Likewise, regrets can turn to love and that love can make you follow a special person instead of running away, which is an explanation for Kate becoming Jack's partner in the after life church at the end.

Thursday, April 21, 2011

SS6: Number 3: The Numbers

Oh, The Numbers. The six numbers that haunted LOST fans for Six Years. Those pesky numbers kept on showing up on props, signals, odometers, cave walls, lighthouse dials, lottery tickets, flight numbers, the hatch door, computer screens, computer read-outs, and numerous theories.

The Numbers. 4, 8, 15, 16, 23, 42

Was there any final conclusion to what the Numbers represented?

I guess it depends if you think the Numbers were important.

Hurley thought the Numbers were important: as bad luck, a curse or a bad omen, every time he encountered them. Danielle must have thought the same thing, as the signal repeating the numbers led to her coming to the Island.

Many fans speculated that the Numbers had to deal with Dharma or some unknown group trying to change the values of the Valenzetti Equation. That theorem is a 1970s equation that attempts to determine the end of humanity. Dharma was conducting various experiments to either create, change or modify life in an attempt to change the coefficients of the equation to save the world. But that does not explain why the numbers were broadcast as an island location beacon; why they were on the hatch serial number; or why those numbers had to be put into the Swan computer in order to avoid a release of electromagnetic energy.

The fans really, really, really wanted an answer to the Numbers. They wanted the Numbers to be foundational to the whole story line. They have to be disappointed.

We found in the lighthouse and in MIB's cave, the Numbers allegedly represented potential Candidates.T he Numbers represented the last six candidates to succeed Jacob as island protector:

4 was John Locke, who was killed off the island, and his body taken by MIB to create Flocke.

8 was Hugo Reyes, who feared the Numbers the most, and wound up the guardian after Jack.

15 was James Ford, Sawyer, who never wanted to take responsibility for anything until he time traveled with Juliet.

16 was Sayid Jarrah, who was taken over by "The Darkness" and MIB.

23 was Jack Shepard, who defeated MIB and became the island protector for just a few short hours, until Flight 316, piloted by Frank, allowed Sawyer, Kate, Miles, Claire and Richard to leave the island.

42 was for Jin Kwon, who never left the island, who killed himself to stay with Sun in the sinking submarine.

Were the Numbers critical to the final explanation of the show? Or were the Numbers merely a clever plot device, a red herring, to keep fans watching intently and discussing the meaning of them from week to week? (I really liked by Periodic Chart of the Elements Theory). The conclusion, as written, the Numbers were basically used as immaterial bait to keep fans interested in the show. The function of the numbers being so coincidental throughout the seasons is an easter egg not found and left to rot in the yard. The idea that the Numbers were merely symbolic placeholders in Jacob's still convoluted plan to maintain the Island special powers seems disappointing, especially to die hard sci-fi fans looking for a deeper explanation. There is little elegance in the Numbers being merely a scorecard.
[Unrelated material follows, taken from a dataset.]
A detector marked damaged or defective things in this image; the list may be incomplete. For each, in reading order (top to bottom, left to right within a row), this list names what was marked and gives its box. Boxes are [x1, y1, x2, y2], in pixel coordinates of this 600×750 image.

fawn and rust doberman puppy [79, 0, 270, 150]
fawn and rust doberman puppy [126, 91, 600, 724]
Considering the lighthouse contained hundreds of names and numbers crossed off during the centuries, the LOST numbers appear just to be random footnotes. And in the vetting of these final Candidates, there are very little cohesion or moral values between the actual characters. In fact, three had violent or criminal pasts (Ford, Kwon, Jarrah). Two were real life losers (Locke and Reyes, until he won the lottery then began to lose his mind). So by default, Jack winds up as the least flawed person on this list, if you exclude his personal life and drug addiction. In fact, none of the final Candidates had high moral standards to protect something so important as the Light and Island, the source of life, death and rebirth. I guess it is true, when your number is up, your number is really up.